🦋 48 || Petunjuk Aneh

392 67 37
                                    

"Ah, iya!" Aruna cengengesan, "Papa aku asli orang Jepang!" Ekspresi datar Laksa berubah menjadi tegang. Aruna melotot, mengapa Laksa menatapnya horor seperti ini?

"Eh, kenapa kak?" Kaget, Aruna kelabakan sendiri.

"Papa gue ... juga orang jepang."

***

"Mungkin kita adek kakak!" Terkejut, Laksa sontak melebarkan kedua bola matanya. Salivanya terteguk secara paksa, mengapa Aruna harus dilahirkan dengan segoblok ini ya Tuhan?

"Lo ... kok ngomong gitu?" Nada aneh tersirat pada kalimat Laksa. Menyadari ada sesuatu yang mengganjal di antara teman dan adik kelasnya itu, Arka langsung menghampiri. Menepuk bahu Laksa kuat-kuat hingga cowok yang menjadi korban itu meringis kaget.

"Ah, gue pikir, gimana kalo kita ke kantin aja?" ajak Arka girang, seperti biasanya. Setuju dengan usulan kakak kelasnya itu, Aruna langsung mengangguk. Laksa ingin menolak, namun tiba-tiba tangannya ditarik Aruna keluar ruang eskul mading ini.

Entah kemana hilangnya Kaisha, tapi mungkin cewek itu sedang pergi ke kelas untuk mengambil buku absen eskulnya yang katanya tertinggal di sana. Biarlah, jika Kaisha melihat teman-temannya hilang begitu saja, gadis itu tidak akan pernah berprasangka buruk jika Laksa, Arka, dan juga Aruna hilang ditelan Tuyul.

"Pelan-pelan," peringat Laksa datar. Setelah berhasil membuatnya menabrak punggung orang lain akibat gerakan Aruna yang terlalu lincah, gadis itu hanya menyengir tanpa berniat untuk membalas ucapannya.

"Tali." Laksa berhenti, yang membuat Aruna tiba-tiba tak bisa menarik tubuhnya lagi. Mendengkus, itu yang pertama kali Aruna lakukan. Dengan sedikit ogah, gadis itu langsung membalikkan tubuh ke belakang?

"Apa hah?" Songong, Aruna mulai melotot ke arah Laksa. Laksa yang tadi menyebutkan tali lalu langsung terdiam itu mengerjapkan mata.

"Tali."

"Tali?" ulang Aruna belum konek, "hah? Gimana-gimana?"

Laksa berdecak sebal, ia melepaskan genggaman tangannya dengan Aruna. Jika bukan karna tatapan orang-orang sekitar yang menatap mereka berdua bak sepasang kekasih yang sedang terlihat meributkan sesuatu, maka Laksa akan ogah melepas genggaman tangan ini.

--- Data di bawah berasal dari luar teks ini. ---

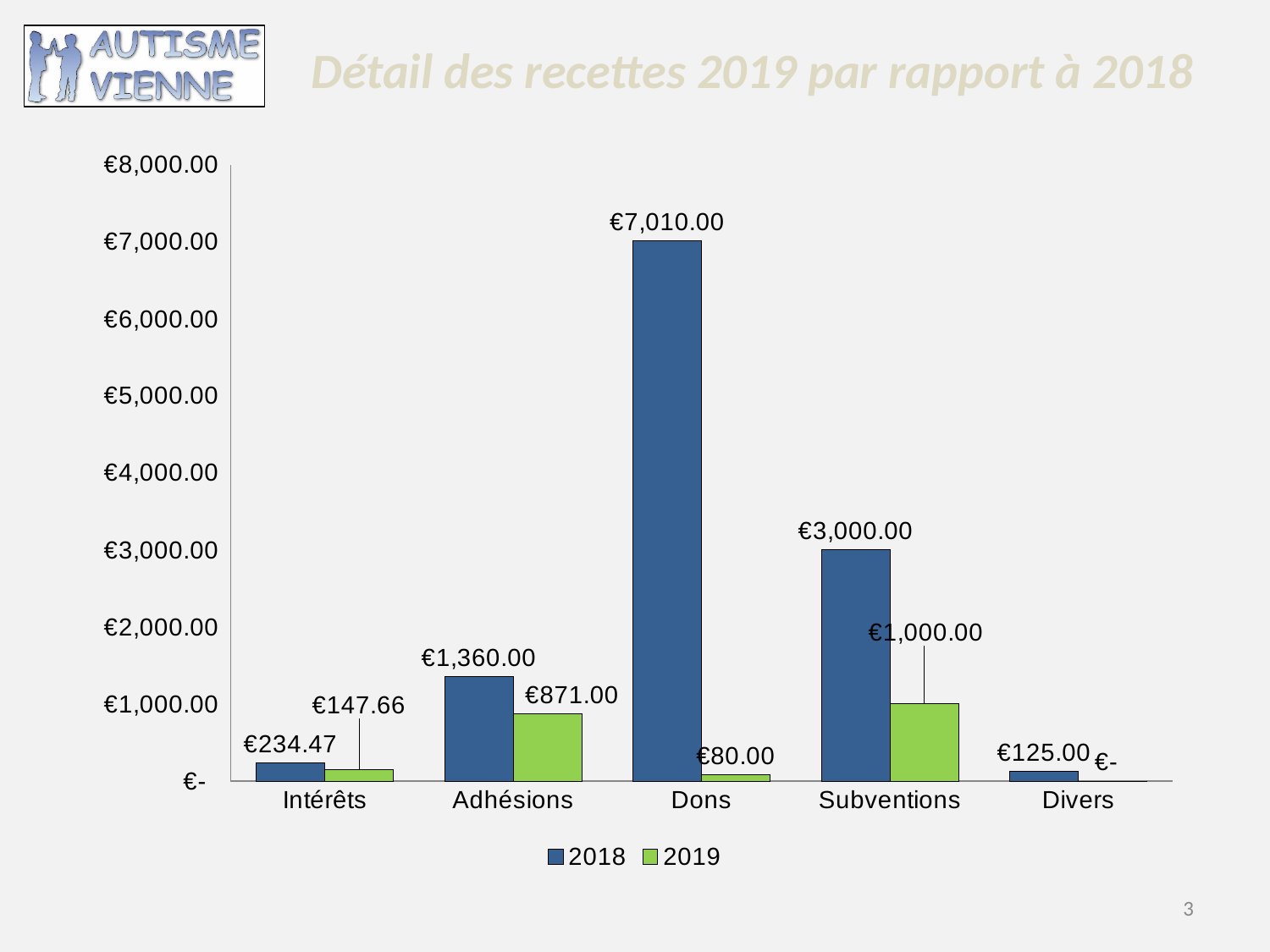
What is the 2018 value for Dons? €7,010.00 What is the 2019 value for Adhésions? €871.00 How many series does the legend list? 2 What is the difference between the 2018 and 2019 values for Subventions? €2,000.00 Which is larger for Adhésions, the 2018 value or the 2019 value? 2018 Which category has the highest 2018 value? Dons What is the difference between the 2018 and 2019 values for Dons? €6,930.00 What is the 2018 value for Divers? €125.00 What is the 2019 value for Intérêts? €147.66 Which category has the lowest 2019 value? Divers How many categories are shown on the x axis? 5 What kind of chart is shown on the slide? Bar chart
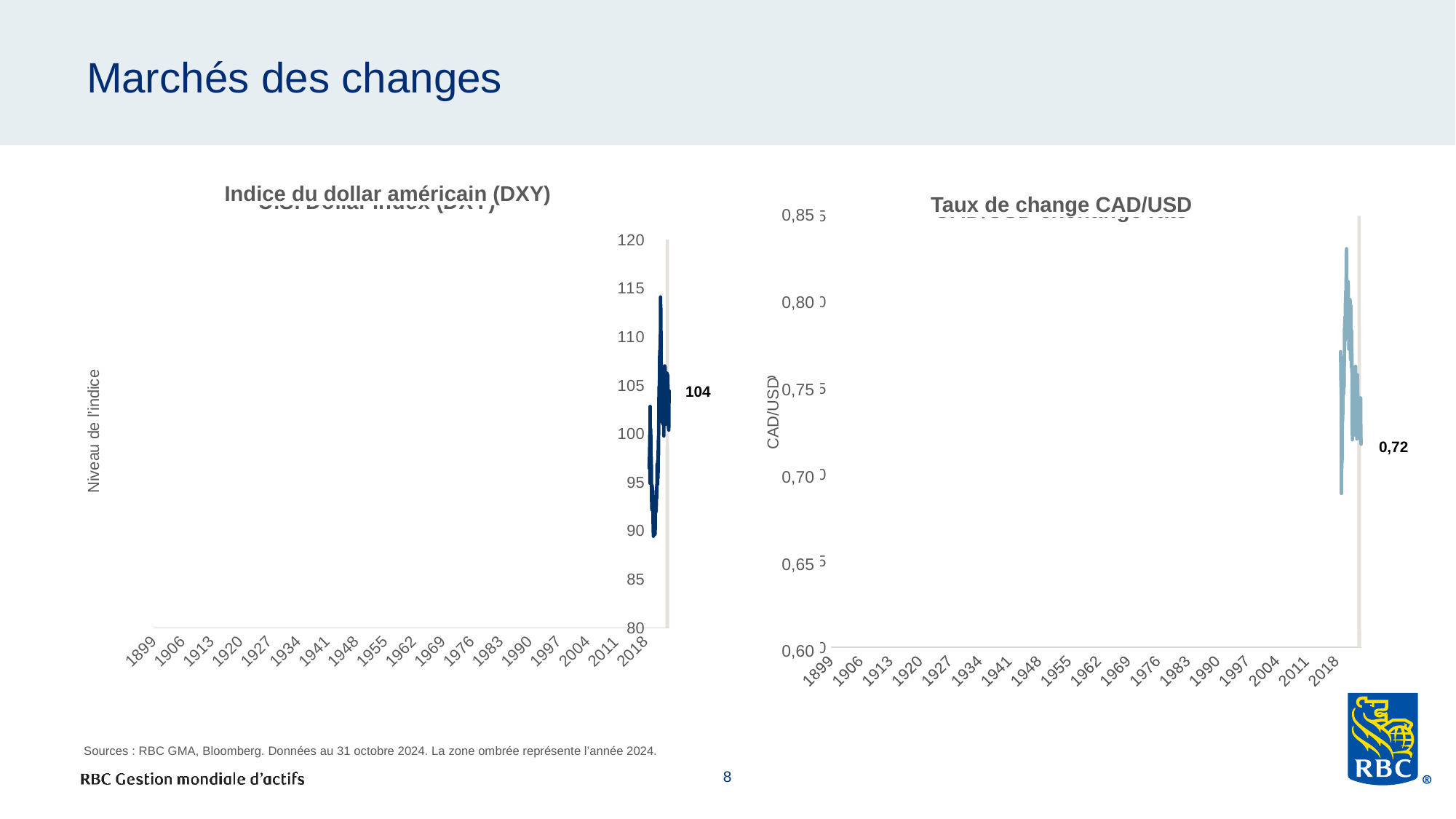
On the 'Indice du dollar américain (DXY)' chart, is the labelled end value greater or less than 110? less What kind of chart is the 'Indice du dollar américain (DXY)' chart? line chart On the 'Taux de change CAD/USD' chart, what is the value shown by the data label at the end of the line? 0,72 What is the y-axis title of the 'Indice du dollar américain (DXY)' chart? Niveau de l'indice On the 'Indice du dollar américain (DXY)' chart, is the labelled end value greater or less than 100? greater What is the y-axis title of the 'Taux de change CAD/USD' chart? CAD/USD What kind of chart is the 'Taux de change CAD/USD' chart? line chart On the 'Indice du dollar américain (DXY)' chart, is the lowest point of the line greater or less than 95? less On the 'Indice du dollar américain (DXY)' chart, what is the value shown by the data label at the end of the line? 104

"Iya, tali," papar Laksa dengan nada sabar. Memang, jika bicara dengan Aruna harus super duper menjaga emosinya. Jangankan membentak, Laksa tak menjawab ucapannya saja Aruna akan mengamuk-ngamuk dan menangis cengeng.

"Iya tali apa?" Lelah, Aruna langsung mencebikkan bibirnya. Andai saja Laksa tak menghentikan dirinya sendiri di sini, kemungkinan jika Aruna sekarang sedang berada di meja bundar kantin pasti sudah menjadi kenyataan.

"Ya, tali."

"SUMPAH! GINI BANGET YA PACARAN SAMA KULKAS IDUP, UDAH MATI SAJA SANALAH!" bentak Aruna frustasi. Laksa sudah bagaikan manusia yang kekurangan kosakata, harus bertemu dengan Aruna yang hiperaktif serta ribetnya najis jabang monyet.

"Sejak kapan lo jadi pacar gue?" Laksa menaikan dagunya ke atas. Memberikan kesan senga di penampilannya sekarang. Tak suka, Aruna langsung memeletkan lidahnya kesal.

"Nyenyenyenye," ejek Aruna, "tali apasih?!"

Bagi Aruna, penasaran serta tak paham dengan yang Laksa ucapkan beda tipis. Sama-sama membuatnya frustasi maksudnya, "Tali apa? Tali tambang? Tali rapia? Ato tali bangunan?"